WHAT YOU ARE ASKED TO DO: Please output the data exactly, minus pictures.

MATERIAL PROVIDED:

□ □ □ □

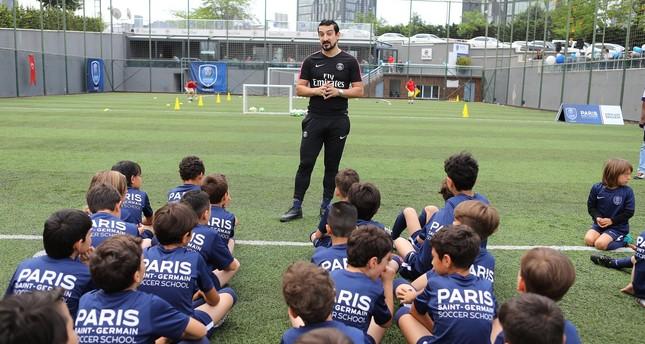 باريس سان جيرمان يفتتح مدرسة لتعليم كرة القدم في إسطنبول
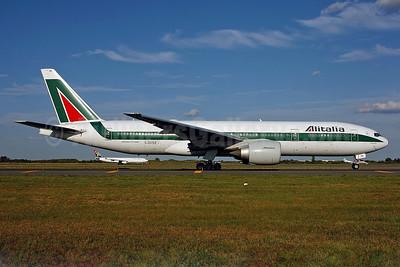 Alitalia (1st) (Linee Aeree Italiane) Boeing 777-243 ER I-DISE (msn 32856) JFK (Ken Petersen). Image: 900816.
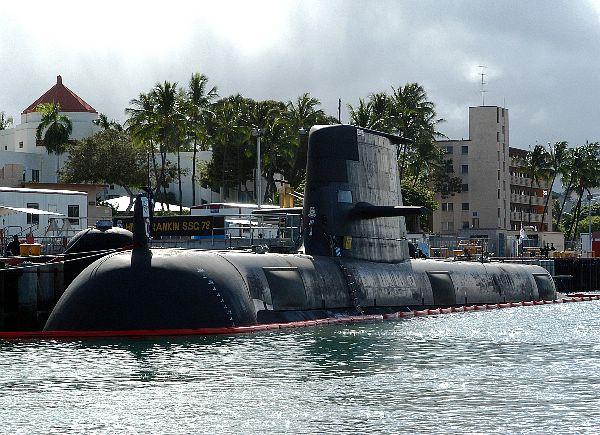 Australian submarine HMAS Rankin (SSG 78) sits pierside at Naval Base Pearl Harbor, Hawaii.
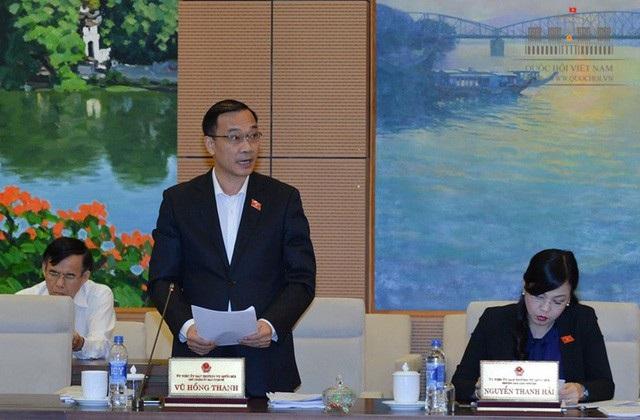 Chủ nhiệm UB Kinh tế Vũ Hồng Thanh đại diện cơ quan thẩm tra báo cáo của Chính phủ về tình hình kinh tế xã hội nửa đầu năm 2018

□ □ □ □

RESPONSE FOR THIS EXERCISE:
 باريس سان جيرمان يفتتح مدرسة لتعليم كرة القدم في إسطنبول
 Alitalia (1st) (Linee Aeree Italiane) Boeing 777-243 ER I-DISE (msn 32856) JFK (Ken Petersen). Image: 900816.
 Australian submarine HMAS Rankin (SSG 78) sits pierside at Naval Base Pearl Harbor, Hawaii.
 Chủ nhiệm UB Kinh tế Vũ Hồng Thanh đại diện cơ quan thẩm tra báo cáo của Chính phủ về tình hình kinh tế xã hội nửa đầu năm 2018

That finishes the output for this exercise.